Перед ним простирался уходящий в бесконечность туннель, который в разных направлениях и под разными углами пересекали балки, брусья, опоры и прочие элементы деревянной конструкции, образующей скрытый скелет Зала Пятисот.
На этот обширный чердак Лэнгдон уже заглядывал несколько лет назад во время все той же экскурсии, подернутой легкой дымкой «Неббиоло». Смотровое окошко в зале с архитектурными моделями было проделано для того, чтобы посетители могли посветить в него фонарем и сравнить реальную стропильную ферму с запланированной.
Теперь, оказавшись на самом чердаке, Лэнгдон с удивлением обнаружил, что изнутри он очень похож на старый новоанглийский амбар: крышу дворца поддерживала традиционная конструкция с мощными вертикальными стойками и поперечными балками.
Сиена тоже залезла в шкаф вслед за Лэнгдоном и теперь, растерянно озираясь, стояла рядом с ним на балке.
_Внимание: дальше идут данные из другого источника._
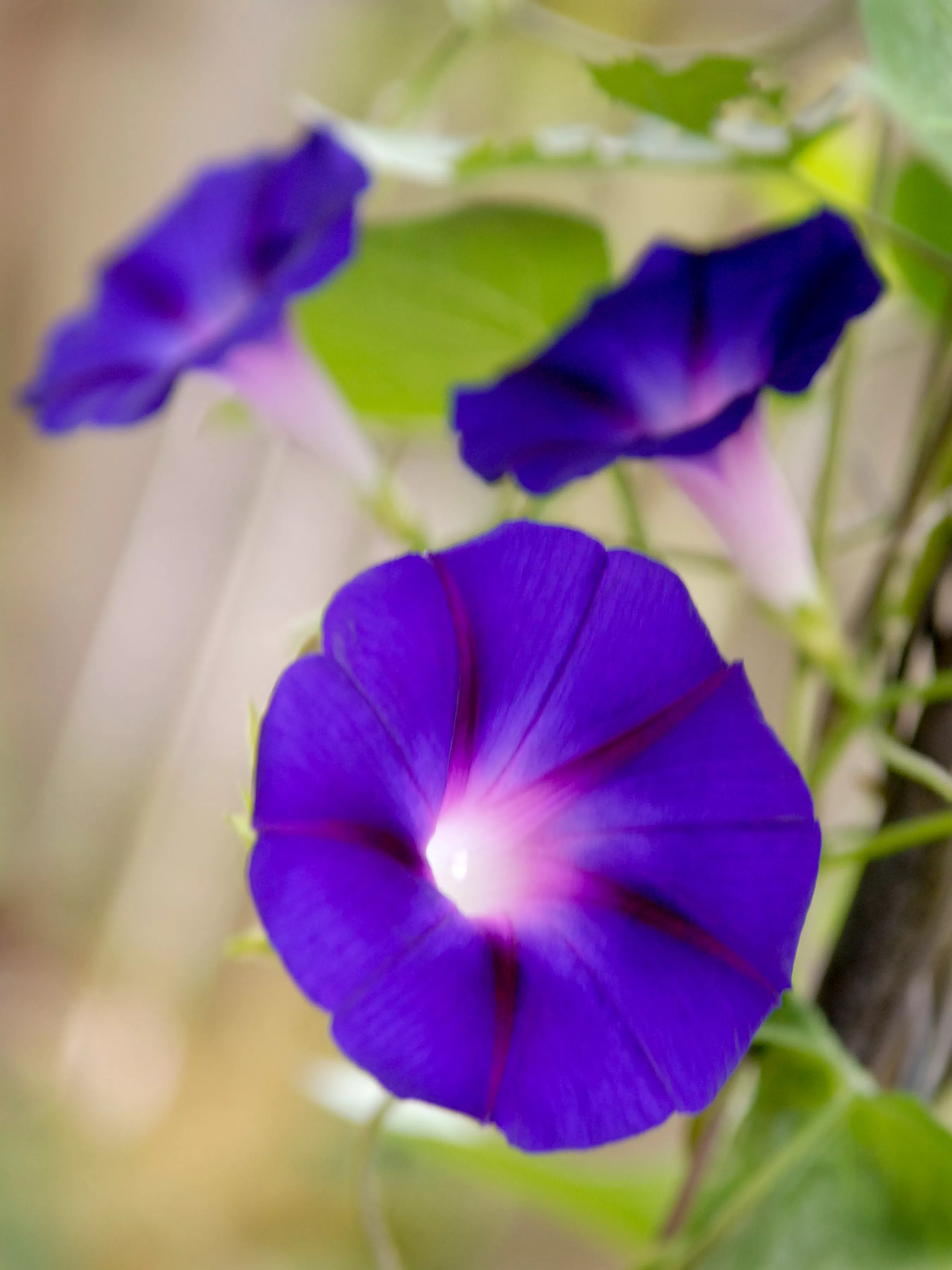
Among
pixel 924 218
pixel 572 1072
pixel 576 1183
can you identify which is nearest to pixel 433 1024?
pixel 572 1072

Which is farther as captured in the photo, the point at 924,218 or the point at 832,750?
the point at 924,218

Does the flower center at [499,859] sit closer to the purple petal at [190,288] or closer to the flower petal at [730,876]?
the flower petal at [730,876]

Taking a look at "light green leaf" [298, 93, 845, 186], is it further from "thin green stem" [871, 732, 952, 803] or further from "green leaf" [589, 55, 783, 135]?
"thin green stem" [871, 732, 952, 803]

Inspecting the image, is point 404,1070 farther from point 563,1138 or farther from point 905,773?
point 905,773

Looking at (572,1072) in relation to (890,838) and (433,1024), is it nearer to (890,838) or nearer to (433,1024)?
(433,1024)

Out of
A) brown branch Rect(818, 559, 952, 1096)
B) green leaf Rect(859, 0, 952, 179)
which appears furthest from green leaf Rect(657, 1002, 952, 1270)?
green leaf Rect(859, 0, 952, 179)

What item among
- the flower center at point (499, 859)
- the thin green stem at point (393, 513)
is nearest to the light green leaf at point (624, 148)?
the thin green stem at point (393, 513)
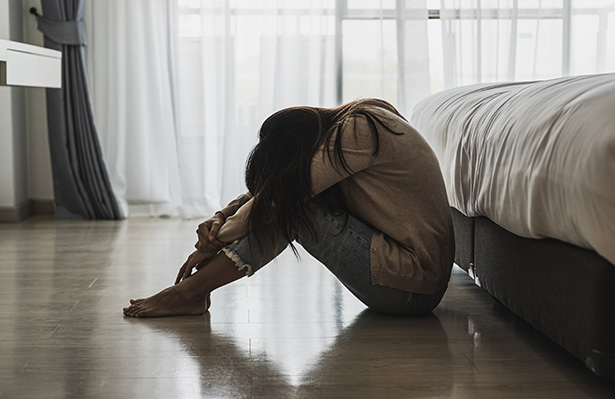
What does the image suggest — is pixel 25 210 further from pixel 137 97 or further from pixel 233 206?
pixel 233 206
Лэнгдон поводил фонарем туда-сюда, чтобы помочь ей сориентироваться.
Оттуда, где они стояли, внутренний каркас чердака выглядел как длинный ряд равнобедренных треугольников, которые уменьшались в перспективе, сходясь к далекой невидимой точке. Роль пола выполняли голые поперечные балки, напоминающие массивные железнодорожные шпалы.
Показывая себе под ноги, Лэнгдон тихо проговорил:
— Сейчас мы прямо над Залом Пятисот. Если сможем перебраться на ту сторону, я найду Лестницу герцога Афинского.
Сиена с сомнением окинула взглядом деревянный лабиринт впереди. Преодолеть его можно было лишь одним способом — прыгая с балки на балку, как дети по шпалам. Каждая балка состояла из нескольких брусьев, скрепленных вместе широкими железными скобами, так что получалась довольно широкая поперечная дорожка. К сожалению, эти дорожки находились слишком далеко друг от друга.
— Я не перепрыгну, — прошептала Сиена.
Пожалуй, я тоже, подумал Лэнгдон. Падение означало верную смерть. Он направил фонарь вниз, в пустой промежуток между балками.
Метрах в двух-трех под ними виднелась подвешенная на железных прутах пыльная поверхность — своего рода пол. Хотя он выглядел прочным, Лэнгдон знал, что это всего-навсего туго натянутая материя, покрытая пылью. Это была изнанка висячего потолка Зала Пятисот — гигантской деревянной рамы для тридцати девяти картин Вазари, образующих вместе нечто вроде высокохудожественного лоскутного одеяла.